PROMPT » Render this sentence from the horror movie passage in Spanish: "Meanwhile, Wish Upon got completely ignored despite being the most socially relevant horror movie about millennials to date."
— START OF PASSAGE GIVEN —
Jason’s been living in the woods for 40-years and he doesn’t even have so much as a snake or a squirrel to keep him company. Freddy exists in the realm of nightmares; he could dream up any creature he could ever want to keep as a pet and yet he chooses to live an afterlife of desperate isolation. All that has changed forever with the arrival of Bye Bye Man and Bark Bark Dog, and horrordom will never be the same!
Wish Upon
Yeah, I get that Get Out got all the praise as the social thriller of the year what with it being a movie so woke insomnia has accused it of culture appropriation. Meanwhile, Wish Upon got completely ignored despite being the most socially relevant horror movie about millennials to date. The young derp faced lead of Wish Upon hates her life because she’s not the richest, not the prettiest, not the most popular, doesn’t have the hottest boyfriend, and her daddy is so uncool: pretty much the ultimate millennial nightmare. Rather than actually work to change her situation (SPOILER ALERT), she’d rather rely on a magical music box to do it for her. Even though she knows in advance that after this box grants her five wishes it will then kill her, and even though she takes stock that every good wish that comes true for her causes very bad things to happen around her, she just keeps on wishing. She even tries wishing to undo other wishes gone wrong, only further exacerbating her problems. And in the end – surprise – she ends up dead. A sublime roasting of the we-can-do-anything-without-putting-in-any-effort-or-thinking-this-through attitude too many millennials exhibit. How is Get Out getting nominated for screenwriting awards while Wish Upon continues to get snubbed?
— END OF PASSAGE GIVEN —
— START OF EXCERPTED DATA —
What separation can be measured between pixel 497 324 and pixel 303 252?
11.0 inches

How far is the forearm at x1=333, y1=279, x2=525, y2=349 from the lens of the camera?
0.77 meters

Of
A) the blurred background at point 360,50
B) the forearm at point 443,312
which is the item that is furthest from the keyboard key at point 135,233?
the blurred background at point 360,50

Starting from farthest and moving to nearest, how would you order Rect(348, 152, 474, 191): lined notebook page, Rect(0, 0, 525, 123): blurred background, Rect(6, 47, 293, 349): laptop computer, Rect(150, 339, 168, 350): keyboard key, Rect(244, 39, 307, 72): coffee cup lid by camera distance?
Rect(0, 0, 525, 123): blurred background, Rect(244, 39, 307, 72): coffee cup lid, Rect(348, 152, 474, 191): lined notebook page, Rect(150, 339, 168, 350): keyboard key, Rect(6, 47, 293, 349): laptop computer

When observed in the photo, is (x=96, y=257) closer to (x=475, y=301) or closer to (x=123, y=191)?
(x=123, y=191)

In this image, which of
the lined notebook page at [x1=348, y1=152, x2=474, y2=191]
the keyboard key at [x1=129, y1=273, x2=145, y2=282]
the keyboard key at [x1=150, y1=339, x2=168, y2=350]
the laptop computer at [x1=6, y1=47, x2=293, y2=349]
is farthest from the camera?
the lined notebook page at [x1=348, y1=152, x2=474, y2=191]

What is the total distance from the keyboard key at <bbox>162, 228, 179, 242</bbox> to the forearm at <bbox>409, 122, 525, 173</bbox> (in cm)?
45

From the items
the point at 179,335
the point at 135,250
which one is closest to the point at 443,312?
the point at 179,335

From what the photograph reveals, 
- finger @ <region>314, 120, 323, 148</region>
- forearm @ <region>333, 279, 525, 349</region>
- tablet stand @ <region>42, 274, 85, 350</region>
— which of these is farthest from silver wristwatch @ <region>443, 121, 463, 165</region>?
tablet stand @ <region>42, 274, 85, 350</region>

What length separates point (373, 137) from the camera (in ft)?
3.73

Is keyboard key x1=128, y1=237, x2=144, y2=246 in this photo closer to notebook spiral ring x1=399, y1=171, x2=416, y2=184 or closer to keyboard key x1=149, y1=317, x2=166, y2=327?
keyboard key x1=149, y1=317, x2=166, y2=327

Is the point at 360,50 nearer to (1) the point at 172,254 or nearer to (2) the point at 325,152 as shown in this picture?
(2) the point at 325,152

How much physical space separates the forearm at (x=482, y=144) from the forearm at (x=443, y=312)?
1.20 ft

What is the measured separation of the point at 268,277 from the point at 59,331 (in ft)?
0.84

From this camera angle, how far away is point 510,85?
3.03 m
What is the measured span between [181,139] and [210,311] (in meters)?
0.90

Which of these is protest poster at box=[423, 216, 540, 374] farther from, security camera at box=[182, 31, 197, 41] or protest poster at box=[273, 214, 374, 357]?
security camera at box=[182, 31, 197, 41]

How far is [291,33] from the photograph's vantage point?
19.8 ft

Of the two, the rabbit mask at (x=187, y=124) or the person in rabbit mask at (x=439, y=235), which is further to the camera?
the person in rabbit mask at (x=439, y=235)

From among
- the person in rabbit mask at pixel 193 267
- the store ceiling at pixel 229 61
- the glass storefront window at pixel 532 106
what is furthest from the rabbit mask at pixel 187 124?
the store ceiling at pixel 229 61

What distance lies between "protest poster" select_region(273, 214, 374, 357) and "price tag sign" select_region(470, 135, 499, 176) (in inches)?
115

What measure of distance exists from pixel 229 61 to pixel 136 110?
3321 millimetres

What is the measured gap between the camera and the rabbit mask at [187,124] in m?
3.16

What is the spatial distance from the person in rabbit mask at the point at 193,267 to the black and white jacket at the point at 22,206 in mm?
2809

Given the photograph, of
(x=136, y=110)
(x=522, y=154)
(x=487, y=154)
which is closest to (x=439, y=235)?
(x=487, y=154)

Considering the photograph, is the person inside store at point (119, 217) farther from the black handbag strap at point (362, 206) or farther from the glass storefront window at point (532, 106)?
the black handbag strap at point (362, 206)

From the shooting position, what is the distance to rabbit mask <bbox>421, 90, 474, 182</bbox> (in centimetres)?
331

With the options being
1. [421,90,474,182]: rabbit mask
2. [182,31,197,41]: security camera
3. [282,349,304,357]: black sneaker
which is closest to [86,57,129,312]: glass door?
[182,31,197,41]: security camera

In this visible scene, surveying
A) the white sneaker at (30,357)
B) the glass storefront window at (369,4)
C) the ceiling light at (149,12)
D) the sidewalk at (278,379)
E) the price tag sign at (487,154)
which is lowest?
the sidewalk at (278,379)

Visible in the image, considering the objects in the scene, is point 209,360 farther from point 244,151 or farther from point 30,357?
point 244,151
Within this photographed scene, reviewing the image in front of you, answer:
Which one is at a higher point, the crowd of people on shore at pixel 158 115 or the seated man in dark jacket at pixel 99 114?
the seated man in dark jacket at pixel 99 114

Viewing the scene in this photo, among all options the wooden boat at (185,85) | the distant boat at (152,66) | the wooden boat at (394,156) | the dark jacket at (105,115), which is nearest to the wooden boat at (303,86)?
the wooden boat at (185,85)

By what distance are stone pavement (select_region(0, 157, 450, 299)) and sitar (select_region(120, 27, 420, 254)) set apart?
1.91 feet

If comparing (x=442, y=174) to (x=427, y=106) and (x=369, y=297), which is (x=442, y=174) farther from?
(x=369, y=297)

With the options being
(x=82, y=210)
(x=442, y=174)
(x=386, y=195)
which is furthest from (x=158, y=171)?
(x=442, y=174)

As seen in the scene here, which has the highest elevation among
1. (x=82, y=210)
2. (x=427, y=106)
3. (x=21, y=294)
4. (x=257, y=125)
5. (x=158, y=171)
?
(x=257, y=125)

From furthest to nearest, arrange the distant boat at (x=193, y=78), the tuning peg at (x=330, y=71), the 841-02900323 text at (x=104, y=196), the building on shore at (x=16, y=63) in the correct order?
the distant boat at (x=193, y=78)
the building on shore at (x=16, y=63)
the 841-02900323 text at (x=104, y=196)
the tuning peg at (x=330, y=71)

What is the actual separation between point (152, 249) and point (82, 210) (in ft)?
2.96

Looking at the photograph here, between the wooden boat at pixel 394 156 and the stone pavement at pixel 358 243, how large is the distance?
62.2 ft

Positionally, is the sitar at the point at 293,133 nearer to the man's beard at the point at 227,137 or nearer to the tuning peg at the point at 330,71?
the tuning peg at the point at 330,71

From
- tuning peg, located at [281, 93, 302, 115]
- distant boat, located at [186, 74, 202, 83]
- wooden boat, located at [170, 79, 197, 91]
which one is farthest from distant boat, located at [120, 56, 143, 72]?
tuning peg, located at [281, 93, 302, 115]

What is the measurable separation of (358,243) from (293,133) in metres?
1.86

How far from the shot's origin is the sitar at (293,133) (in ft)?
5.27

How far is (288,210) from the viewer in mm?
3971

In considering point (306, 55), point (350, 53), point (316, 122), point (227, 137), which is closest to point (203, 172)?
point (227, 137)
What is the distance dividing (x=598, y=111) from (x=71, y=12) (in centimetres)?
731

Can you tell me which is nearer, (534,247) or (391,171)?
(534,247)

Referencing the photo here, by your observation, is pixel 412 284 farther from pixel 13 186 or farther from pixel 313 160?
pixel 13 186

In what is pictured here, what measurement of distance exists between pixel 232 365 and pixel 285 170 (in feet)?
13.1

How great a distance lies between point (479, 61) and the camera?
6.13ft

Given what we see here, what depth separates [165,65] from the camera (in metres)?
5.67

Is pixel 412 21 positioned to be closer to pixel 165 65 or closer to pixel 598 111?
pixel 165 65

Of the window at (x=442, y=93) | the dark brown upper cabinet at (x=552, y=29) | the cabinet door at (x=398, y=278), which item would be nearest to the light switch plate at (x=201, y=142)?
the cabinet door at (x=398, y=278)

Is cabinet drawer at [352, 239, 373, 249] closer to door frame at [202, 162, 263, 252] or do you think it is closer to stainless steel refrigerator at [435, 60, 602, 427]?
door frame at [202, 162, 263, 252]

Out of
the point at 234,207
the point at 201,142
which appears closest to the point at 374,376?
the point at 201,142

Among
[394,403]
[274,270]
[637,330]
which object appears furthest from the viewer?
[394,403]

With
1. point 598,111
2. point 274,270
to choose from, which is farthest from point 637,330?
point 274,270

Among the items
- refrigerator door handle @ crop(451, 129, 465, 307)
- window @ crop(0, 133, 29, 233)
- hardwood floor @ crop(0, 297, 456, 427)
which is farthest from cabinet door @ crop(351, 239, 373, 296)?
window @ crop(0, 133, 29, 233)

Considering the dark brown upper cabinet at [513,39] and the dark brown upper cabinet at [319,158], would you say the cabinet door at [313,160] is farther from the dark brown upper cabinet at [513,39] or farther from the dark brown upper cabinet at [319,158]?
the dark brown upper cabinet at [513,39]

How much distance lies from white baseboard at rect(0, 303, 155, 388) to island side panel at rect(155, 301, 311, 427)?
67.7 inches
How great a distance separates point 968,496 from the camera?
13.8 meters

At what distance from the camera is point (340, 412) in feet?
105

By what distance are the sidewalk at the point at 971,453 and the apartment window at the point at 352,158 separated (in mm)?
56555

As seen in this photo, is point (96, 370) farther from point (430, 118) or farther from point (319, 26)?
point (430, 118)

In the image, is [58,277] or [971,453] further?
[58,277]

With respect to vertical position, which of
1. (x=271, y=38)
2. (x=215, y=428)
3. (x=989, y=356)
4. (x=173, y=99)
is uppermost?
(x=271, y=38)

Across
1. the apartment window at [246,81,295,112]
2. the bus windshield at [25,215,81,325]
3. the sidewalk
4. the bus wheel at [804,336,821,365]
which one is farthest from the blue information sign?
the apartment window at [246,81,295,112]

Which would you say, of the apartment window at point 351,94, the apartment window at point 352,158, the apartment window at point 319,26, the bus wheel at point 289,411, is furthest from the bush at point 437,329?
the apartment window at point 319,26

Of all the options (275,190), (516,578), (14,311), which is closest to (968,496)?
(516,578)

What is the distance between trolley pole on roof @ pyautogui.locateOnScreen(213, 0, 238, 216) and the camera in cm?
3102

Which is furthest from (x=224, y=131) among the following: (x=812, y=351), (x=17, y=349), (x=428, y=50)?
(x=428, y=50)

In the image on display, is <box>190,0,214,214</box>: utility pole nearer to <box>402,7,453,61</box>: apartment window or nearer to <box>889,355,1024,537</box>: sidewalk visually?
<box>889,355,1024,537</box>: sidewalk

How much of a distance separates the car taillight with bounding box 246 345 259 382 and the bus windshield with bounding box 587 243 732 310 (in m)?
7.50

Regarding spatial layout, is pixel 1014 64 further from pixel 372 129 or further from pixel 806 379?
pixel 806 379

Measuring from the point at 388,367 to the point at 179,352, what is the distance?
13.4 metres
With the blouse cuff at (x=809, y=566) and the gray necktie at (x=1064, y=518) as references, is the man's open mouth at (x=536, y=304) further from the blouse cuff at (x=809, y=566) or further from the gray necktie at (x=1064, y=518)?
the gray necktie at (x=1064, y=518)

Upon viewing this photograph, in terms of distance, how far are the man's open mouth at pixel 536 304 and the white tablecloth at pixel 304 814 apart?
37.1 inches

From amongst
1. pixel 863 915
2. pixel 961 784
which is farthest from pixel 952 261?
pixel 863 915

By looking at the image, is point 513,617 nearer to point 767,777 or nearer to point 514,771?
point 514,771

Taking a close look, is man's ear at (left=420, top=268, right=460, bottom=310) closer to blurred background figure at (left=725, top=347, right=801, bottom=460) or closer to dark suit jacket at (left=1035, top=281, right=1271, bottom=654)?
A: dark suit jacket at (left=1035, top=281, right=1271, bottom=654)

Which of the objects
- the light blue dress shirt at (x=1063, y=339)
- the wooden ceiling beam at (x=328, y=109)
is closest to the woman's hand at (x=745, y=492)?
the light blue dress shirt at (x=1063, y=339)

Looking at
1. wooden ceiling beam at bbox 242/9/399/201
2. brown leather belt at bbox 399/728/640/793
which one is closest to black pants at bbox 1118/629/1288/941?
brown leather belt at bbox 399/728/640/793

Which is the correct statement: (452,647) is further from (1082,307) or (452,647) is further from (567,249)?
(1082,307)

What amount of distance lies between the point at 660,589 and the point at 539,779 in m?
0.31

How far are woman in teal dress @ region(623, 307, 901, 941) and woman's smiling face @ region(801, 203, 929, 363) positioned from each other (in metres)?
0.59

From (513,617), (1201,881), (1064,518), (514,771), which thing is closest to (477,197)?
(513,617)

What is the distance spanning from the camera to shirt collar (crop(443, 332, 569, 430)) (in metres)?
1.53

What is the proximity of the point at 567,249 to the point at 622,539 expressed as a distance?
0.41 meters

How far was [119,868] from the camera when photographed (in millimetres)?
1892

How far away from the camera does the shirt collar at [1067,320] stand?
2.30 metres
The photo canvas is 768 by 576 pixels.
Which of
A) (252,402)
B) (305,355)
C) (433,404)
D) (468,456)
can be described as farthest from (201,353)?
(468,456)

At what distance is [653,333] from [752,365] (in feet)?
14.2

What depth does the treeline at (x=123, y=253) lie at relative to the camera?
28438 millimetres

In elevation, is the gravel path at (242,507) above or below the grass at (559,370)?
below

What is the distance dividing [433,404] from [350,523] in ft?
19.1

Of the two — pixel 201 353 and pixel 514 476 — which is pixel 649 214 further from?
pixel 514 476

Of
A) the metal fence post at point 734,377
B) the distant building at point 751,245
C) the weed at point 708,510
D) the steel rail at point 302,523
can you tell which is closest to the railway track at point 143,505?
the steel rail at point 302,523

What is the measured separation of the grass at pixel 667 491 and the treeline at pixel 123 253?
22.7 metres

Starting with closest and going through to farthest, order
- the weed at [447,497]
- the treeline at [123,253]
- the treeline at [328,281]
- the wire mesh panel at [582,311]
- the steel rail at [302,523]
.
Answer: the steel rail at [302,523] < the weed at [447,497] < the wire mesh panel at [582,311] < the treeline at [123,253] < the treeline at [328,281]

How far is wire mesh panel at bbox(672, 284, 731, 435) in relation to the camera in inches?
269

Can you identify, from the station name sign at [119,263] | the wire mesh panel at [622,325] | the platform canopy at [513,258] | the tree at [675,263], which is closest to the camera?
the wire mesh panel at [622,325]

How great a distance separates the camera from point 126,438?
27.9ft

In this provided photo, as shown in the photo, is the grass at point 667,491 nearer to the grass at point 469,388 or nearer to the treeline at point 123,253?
— END OF EXCERPTED DATA —
RESPONSE » Mientras tanto, Wish Upon fue ignorada por completo a pesar de ser la película de terror sobre millennials más relevante socialmente hasta la fecha.